But when one of their number is found hanging from a tree, the chilling discovery confirms that something more sinister than plague is in their midst. And as the runes warn of treachery, it appears no one is quite what they seem, least of all the child rune reader, who mercilessly compels each of her companions to tell their stories. And face the consequences...
©2008 Karen Maitland; (P)2008 Oakhill Publishing Ltd
This is quite different from what I usually listen to, but I'm very glad I made the break. It's 1348 and the black death is sweeping England. Nine unlikely travel companions are thrown together and unite in their quest to outrun the pestillence by heading North.

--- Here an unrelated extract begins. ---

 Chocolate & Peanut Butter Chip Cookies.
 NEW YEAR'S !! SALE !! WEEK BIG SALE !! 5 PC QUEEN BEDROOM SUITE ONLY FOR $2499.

The characters are nicely drawn and we get to know them through the stories they tell while sitting around the campfire trying to keep warm. The author evokes the mid 14th century well and the book seems to be well-researched (although I'm not an expert on medieval England, so it could all be rubbish!!). There is a bit of mystery thrown in, but although there are murders involved, it's not a traditional murder mystery. The end of the story is not as strong as it might have been, and clues to one of the twists in the tale are given early in the book. There is a final twist, which some might find cliched, but I enjoyed. Finally, what made this a 5-star for me was David Thorpe's narration - the story on its own would have been a four. The voice characterisation is great and consistent throughout - he really helps to bring the characters and the stories to life. Highly recommended!
Not really into historical novels, but this had good reviews so thought I'd give it a try. Was not disappointed. Took a little while to become involved, but once hooked, totally smitten. This is a Grimm's Fairy Tale for adults where fact and fantasy merge into an absorbing, magical tale of friendship, courage, horror, honour, betrayal, love and lying.
The main characters are so well fleshed out that they live in physical form in your imagination. You are with them every step of their treacherous journey, booing, hissing and cheering along the way. The ending comes as such a shock that you find yourself going over the saga wondering why you missed the clues. Or, maybe they were never there? A lot of people tend to think of modern-day novels as being allegorical; make what you will of invasion, oppression, prejudice and mistrust. I'ts all here. But it could just be a wonderfully narrated, totally absorbing tale which succeeds solely on the strength of it's fantastical content. Recommended.
This was an unexpected pleasure. It's not much of a murder mystery but it's a tale well told, full of interest and intrigue. There's a lot of storytelling so it comes over very well as an audiobook. The background of the middle ages is brought to life, as are the extraordinary gang of characters. Thoroughly recommended
This is an excellent read. Very different, well written and a good mix of characters. Set in the middle ages at the beginning of the plague, each character slowly unfolds their own story, an intersting mix of myth, legend and reality, covering some big topics like incest, homosexulaity, murder, religious bigotry and racism - lots of deaths and an intersting twist at the end. Well worth the read and one of the best books I've read in the last 12 months.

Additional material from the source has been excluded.